WASHINGTON – Every year, more than 75,000 eyewitnesses identify suspects in criminal investigations. Numerous studies have suggested, eyewitness identifications are wrong about a third of the time. Mistaken identifications have led to wrongful convictions as “there is almost nothing more convincing, than a live human being who takes the stand, points a finger at the defendant, and says, ‘That’s the one!’” (Watkins v. Sowders, 449 U.S. 341 (1981), dissent, Justice William J. Brennan Jr. quoting from a 1979 leading study by Elizabeth F. Loftus.
In November 2011, the Supreme Court will return to the question of what the Constitution has to say about the use of eyewitness evidence. The case, Perry v. New Hampshire, is concerned with whether judges must take a hard look at all identifications arising from suggestive circumstances or only those involving official misconduct. The last time the court took a hard look at this question was in 1977 with Manson v. Brathwaite, 432 U.S. 98. Since then, the scientific understanding of human memory has been transformed.

_ _ _ _ _

Task to carry out: Reproduce word for word the part of the passage on eyewitness identification that starts with "WASHINGTON – Every" and goes on through "Elizabeth F. Loftus.". The data that follow come from a separate source unrelated to the passage on eyewitness identification.

Dataset content:
_ _ _ _ _

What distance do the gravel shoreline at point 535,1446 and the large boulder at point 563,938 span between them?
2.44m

_ _ _ _ _

Exercise output:
WASHINGTON – Every year, more than 75,000 eyewitnesses identify suspects in criminal investigations. Numerous studies have suggested, eyewitness identifications are wrong about a third of the time. Mistaken identifications have led to wrongful convictions as “there is almost nothing more convincing, than a live human being who takes the stand, points a finger at the defendant, and says, ‘That’s the one!’” (Watkins v. Sowders, 449 U.S. 341 (1981), dissent, Justice William J. Brennan Jr. quoting from a 1979 leading study by Elizabeth F. Loftus.